The Softberry SMS program package allows to perform prediction of patient decease outcome (for example cancer/normal) based on MS data of the samples. To perform this analysis, the peak intensity of the training set of the MS data should be presented in table format. In this table rows correspond to samples, each column correspond to MS intensity for the peak groups identified at the preprocessing steps. The table can also contain additional information (that can be passed to table from additional files). For example for each sample Patient ID, time of sampling, patient status (cancer or non-cancer) can be added. Additional patient parameters that can be used for prognosis can be also added to the table as well. For example, it is known, that tumor marker serum CA125 is useful for early detection of ovarian cancer , also in combination with mass spectra data . The CreateTable program performs such a table creation. The table can be further used by CalculateLDAParameters function to calculate linear discriminant function (LDF) for sample classification.
Input: Set of MS data preprocessed by MSPreprocess function.
; calibration data; location of the calibrant markers
Output: Calibrated m/z - Intensity data in the same format as input data.

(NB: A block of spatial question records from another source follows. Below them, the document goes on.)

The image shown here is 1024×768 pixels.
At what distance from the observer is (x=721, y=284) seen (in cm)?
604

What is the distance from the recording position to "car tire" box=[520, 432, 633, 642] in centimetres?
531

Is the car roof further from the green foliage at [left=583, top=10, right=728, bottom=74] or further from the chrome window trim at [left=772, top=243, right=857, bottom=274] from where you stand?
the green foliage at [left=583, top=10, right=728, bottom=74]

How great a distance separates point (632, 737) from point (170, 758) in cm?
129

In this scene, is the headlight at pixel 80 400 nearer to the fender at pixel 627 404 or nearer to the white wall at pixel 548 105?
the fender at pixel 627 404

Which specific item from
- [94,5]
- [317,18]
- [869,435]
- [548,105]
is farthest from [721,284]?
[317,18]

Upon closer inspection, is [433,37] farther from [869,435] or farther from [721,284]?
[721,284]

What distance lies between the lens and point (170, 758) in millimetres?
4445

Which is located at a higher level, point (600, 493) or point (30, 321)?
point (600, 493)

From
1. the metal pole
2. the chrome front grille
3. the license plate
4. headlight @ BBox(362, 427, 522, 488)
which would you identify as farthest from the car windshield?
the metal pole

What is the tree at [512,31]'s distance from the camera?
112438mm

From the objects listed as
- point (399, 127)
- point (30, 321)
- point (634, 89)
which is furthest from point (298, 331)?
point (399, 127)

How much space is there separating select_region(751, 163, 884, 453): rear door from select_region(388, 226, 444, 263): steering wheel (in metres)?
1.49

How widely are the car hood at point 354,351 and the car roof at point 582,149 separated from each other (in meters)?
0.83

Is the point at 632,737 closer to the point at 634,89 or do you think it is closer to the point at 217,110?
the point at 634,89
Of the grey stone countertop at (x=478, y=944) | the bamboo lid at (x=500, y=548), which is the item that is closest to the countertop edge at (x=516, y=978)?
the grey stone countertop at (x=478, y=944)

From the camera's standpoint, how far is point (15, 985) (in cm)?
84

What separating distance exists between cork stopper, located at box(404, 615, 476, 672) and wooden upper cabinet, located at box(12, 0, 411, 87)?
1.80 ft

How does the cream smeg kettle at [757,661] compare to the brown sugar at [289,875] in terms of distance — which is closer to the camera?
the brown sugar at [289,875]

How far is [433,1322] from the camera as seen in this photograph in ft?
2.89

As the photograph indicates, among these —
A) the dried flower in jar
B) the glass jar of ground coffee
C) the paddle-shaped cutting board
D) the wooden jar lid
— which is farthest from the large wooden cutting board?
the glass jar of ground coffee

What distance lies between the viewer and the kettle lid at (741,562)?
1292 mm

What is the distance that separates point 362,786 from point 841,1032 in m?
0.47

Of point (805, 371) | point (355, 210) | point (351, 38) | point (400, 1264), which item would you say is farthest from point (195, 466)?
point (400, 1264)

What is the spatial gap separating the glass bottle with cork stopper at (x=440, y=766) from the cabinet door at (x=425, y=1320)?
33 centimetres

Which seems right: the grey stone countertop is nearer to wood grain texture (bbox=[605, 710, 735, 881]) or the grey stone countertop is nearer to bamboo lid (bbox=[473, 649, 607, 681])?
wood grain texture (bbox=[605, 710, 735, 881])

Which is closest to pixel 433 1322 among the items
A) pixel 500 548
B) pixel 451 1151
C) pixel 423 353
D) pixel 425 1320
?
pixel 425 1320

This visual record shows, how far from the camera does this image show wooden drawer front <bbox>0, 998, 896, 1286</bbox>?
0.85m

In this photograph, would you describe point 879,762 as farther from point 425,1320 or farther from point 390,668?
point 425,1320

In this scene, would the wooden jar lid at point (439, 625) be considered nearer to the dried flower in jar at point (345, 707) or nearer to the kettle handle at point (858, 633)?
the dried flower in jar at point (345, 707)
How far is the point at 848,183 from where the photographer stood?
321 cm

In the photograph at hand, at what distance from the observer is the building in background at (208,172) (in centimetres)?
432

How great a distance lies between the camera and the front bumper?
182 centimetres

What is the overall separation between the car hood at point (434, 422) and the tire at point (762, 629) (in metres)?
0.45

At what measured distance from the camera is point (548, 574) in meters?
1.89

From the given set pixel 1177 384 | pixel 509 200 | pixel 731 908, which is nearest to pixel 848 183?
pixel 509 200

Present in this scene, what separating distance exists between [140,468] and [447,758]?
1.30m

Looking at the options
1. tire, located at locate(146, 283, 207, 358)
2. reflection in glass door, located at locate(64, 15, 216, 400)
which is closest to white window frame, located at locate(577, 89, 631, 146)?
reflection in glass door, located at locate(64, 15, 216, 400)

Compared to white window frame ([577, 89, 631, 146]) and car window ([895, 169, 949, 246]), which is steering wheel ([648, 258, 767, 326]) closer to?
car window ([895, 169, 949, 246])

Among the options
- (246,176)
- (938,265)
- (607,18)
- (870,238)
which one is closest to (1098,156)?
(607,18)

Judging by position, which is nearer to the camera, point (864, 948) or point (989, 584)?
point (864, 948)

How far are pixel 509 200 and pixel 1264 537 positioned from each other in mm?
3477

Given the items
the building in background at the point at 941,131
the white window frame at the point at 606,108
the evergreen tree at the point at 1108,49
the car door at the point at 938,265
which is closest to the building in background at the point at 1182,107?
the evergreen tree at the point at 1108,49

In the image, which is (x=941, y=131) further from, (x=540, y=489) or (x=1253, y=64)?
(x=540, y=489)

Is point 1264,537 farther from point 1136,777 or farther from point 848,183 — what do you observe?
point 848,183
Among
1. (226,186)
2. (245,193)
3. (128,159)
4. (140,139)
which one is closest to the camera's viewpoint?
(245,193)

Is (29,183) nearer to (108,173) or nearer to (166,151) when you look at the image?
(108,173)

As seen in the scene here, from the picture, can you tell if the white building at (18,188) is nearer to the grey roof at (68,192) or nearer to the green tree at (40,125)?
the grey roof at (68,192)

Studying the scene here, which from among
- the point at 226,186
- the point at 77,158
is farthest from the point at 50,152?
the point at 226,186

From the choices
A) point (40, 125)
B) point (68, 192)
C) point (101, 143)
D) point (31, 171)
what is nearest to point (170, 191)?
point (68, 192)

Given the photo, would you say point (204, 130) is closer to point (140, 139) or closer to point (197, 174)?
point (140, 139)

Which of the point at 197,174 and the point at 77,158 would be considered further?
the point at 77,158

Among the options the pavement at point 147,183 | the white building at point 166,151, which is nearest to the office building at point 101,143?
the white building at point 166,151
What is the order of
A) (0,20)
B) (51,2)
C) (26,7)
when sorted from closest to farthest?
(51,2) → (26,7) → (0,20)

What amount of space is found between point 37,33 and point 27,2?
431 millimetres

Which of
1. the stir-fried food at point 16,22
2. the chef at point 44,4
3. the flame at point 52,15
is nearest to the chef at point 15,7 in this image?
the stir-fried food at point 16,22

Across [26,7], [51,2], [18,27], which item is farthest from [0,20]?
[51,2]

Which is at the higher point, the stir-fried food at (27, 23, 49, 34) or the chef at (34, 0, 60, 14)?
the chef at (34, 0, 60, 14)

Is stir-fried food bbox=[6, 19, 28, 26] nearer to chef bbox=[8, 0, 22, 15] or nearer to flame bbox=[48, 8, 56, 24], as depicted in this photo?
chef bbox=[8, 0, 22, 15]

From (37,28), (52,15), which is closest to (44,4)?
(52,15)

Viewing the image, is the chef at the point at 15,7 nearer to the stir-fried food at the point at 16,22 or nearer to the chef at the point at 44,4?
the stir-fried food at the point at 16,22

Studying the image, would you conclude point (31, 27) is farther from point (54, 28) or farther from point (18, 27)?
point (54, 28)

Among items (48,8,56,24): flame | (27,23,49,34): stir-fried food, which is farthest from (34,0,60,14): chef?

Infile - This parameter specify name of file with raw data.
FileFormat - This parameter specify file format. SSV-space separated values, CSV - comma separated values, TSV - tab separated values.
Calibration - Text file should contain calibration data in format identical to Infile data.
MZCalibration - This parameter should contain list of MZ values for calibration peaks separated by comma (calibrant markers). For example: 782.402,1047.20,1297.51
Mass separation - This parameter specify minimal mass separation for peaks assignment in the calibration data.
Mass spectra data represent the sets of following pairs of values: mass to charge relation (m/z, further, for more convenience, it will be referred to as m, mass) and corresponding signal intensity (I). On a spectrum plot, the mass corresponds to X coordinate, and signal intensity- to Y one. A typical spectrum consists of several thousand of such value pairs (points). Data are represented as text files, where for each pair (mi,Ii) of mass-intensity values the string is assigned, and data in this string are separated by special separator symbol. The SMS package allows several separators types: space (SSV, space separated values, file format), comma (CSV, comma separated values, file format) and tabulation (TSV, tab-separated values, file format). In files with data, the string with comments are allowed; during the file reading these strings are to be skipped. The commentary strings should begin with "#" symbol at the first position. In the figure 2 the example of file with data in CSV format is shown.
#M/Z,Intensity -7.8602611e-005,4.1126194 2.1773576e-007,4.0764203 9.6021472e-005,4.0040221 0.00036601382,4.1186526 0.00081019477,4.0040221 0.0014285643,3.9617898 .... 19742.941,4.077895 19745.564,4.0772248 19748.187,4.0772248
Figure 2. Example file with mass spectra data in CSV format.